But the travel industry has reacted angrily to the plan, saying it will cause devastation and possibly force some companies out of business.
British Airways owner IAG did not give a reason for not attending the meeting with the Home Secretary to discuss the plan. However, the operator is understood dismay by what it regards as a lack of consultation.
EasyJet and Virgin Atlantic, as well as the owner of Heathrow Airport, were among the aviation businesses that attended the meeting with Mrs Patel and junior aviation minister Kelly Tolhurst.
Aside from the quarantine row, BA has faced heavy criticism in parliament over a plan to slash 12,000 jobs while accessing the government’s furlough scheme for 30,000 staff.
On Wednesday Ms Tolhurst suggested BA should be held to account for what one MP called a “breach of faith”.
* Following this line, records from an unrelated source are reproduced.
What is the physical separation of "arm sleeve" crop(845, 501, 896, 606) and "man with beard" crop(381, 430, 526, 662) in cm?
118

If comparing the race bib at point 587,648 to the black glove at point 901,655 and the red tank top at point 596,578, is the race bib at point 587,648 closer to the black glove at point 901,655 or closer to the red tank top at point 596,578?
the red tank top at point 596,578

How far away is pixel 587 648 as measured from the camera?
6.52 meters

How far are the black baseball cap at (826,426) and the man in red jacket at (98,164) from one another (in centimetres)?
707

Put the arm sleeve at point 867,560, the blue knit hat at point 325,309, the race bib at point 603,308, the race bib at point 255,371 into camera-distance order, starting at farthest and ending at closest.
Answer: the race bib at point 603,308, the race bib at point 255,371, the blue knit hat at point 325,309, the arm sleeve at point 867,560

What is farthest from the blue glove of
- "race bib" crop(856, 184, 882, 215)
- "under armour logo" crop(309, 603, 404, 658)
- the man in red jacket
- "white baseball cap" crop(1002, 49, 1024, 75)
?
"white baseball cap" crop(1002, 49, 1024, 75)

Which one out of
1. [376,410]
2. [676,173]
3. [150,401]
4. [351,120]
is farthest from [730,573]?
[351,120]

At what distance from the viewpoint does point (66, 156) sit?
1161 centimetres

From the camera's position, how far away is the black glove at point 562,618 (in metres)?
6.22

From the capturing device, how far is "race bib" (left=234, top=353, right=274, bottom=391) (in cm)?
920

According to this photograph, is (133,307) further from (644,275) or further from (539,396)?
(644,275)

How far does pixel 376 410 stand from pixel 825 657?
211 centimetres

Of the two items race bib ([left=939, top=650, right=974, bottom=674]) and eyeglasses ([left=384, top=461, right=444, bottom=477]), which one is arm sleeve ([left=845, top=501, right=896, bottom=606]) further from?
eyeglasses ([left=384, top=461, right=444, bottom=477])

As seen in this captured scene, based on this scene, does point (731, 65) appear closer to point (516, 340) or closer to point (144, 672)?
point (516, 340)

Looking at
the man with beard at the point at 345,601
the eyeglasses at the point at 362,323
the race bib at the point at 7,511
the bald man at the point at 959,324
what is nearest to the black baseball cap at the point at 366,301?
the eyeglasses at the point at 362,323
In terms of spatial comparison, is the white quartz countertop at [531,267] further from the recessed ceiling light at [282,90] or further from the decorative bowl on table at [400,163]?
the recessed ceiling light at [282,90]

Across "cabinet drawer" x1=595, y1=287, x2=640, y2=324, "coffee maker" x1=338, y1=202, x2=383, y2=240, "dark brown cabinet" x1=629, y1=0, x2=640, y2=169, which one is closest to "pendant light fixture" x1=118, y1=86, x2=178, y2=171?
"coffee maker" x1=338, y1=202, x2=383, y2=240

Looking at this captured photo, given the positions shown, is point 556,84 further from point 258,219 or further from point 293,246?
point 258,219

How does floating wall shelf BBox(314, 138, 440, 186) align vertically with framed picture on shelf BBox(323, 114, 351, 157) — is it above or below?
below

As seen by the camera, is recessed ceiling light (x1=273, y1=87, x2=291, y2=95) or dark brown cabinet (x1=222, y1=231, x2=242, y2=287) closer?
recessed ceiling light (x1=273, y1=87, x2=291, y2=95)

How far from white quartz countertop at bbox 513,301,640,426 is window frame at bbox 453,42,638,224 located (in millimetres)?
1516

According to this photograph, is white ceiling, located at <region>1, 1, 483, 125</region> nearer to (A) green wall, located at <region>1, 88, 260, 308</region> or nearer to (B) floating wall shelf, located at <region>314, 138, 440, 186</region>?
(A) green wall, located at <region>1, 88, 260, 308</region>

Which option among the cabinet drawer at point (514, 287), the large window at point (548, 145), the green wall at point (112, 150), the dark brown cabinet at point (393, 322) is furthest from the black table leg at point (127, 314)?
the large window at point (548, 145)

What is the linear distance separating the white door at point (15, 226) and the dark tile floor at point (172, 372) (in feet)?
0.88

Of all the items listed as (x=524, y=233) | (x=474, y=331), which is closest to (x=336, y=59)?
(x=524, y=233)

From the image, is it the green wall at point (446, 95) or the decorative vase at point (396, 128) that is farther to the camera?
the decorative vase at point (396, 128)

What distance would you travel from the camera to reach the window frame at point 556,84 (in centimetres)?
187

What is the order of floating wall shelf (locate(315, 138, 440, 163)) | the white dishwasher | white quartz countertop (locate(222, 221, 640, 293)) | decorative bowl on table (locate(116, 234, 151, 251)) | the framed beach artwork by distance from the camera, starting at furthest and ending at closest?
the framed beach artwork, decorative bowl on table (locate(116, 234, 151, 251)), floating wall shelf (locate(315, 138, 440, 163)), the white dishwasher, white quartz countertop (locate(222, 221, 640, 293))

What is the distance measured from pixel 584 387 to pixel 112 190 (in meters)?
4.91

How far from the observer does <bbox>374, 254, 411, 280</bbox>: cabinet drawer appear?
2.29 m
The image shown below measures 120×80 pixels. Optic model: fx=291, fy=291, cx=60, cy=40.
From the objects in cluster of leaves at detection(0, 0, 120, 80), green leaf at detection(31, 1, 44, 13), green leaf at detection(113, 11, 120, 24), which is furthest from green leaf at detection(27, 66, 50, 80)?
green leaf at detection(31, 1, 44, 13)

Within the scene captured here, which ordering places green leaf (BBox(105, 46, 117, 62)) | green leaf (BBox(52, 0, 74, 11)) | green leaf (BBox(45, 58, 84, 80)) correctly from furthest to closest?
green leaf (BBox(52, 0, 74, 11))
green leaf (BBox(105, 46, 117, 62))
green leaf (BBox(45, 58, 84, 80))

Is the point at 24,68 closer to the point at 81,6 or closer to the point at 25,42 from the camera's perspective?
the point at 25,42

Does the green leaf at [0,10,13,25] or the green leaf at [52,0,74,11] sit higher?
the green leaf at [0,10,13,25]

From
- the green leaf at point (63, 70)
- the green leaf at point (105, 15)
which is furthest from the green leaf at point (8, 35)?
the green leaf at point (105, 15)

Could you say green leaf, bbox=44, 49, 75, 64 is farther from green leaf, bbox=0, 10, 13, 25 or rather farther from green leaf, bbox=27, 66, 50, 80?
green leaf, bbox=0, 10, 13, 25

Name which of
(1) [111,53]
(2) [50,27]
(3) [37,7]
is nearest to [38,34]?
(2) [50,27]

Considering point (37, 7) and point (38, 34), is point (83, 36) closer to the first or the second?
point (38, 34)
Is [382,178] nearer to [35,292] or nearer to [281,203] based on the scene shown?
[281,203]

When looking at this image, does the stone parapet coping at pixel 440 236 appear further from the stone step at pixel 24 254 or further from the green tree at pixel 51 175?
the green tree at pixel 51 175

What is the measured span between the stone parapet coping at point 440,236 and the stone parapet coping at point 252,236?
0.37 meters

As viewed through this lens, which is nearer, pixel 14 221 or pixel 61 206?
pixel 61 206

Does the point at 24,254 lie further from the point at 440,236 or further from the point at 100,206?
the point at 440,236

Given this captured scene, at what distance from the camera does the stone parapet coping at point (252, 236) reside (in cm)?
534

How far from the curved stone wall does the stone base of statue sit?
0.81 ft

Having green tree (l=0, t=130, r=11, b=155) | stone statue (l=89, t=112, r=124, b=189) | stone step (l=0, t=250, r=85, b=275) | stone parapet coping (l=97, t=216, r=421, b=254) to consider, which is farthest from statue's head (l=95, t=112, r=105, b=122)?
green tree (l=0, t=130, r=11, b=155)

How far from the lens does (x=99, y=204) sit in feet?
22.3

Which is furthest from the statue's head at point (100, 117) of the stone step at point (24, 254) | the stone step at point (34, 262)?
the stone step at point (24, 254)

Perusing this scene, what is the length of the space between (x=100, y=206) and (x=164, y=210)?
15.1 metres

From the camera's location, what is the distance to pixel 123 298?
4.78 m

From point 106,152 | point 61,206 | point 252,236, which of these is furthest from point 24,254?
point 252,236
“The [furlough] scheme was not designed for taxpayers to fund the wages of employees only for those companies to put the same staff on notice of redundancy during the furlough period,” Ms Tolhurst said.
Apart from the airlines, the airports and baggage handling companies have expressed concern over the quarantine ruling.
Virgin Atlantic said: “The safety and security of our people and our customers is always our top priority and public health must come first.
“However, the introduction of mandatory 14-day self-isolation for every single traveller entering the UK will reduce customer demand significantly and prevent a resumption of services at scale.”
On Monday, a group of 200 travel companies wrote to Ms Patel asking for the plans to be scrapped.
There have been calls for “air bridges”, allowing flights between countries with low levels of contagion.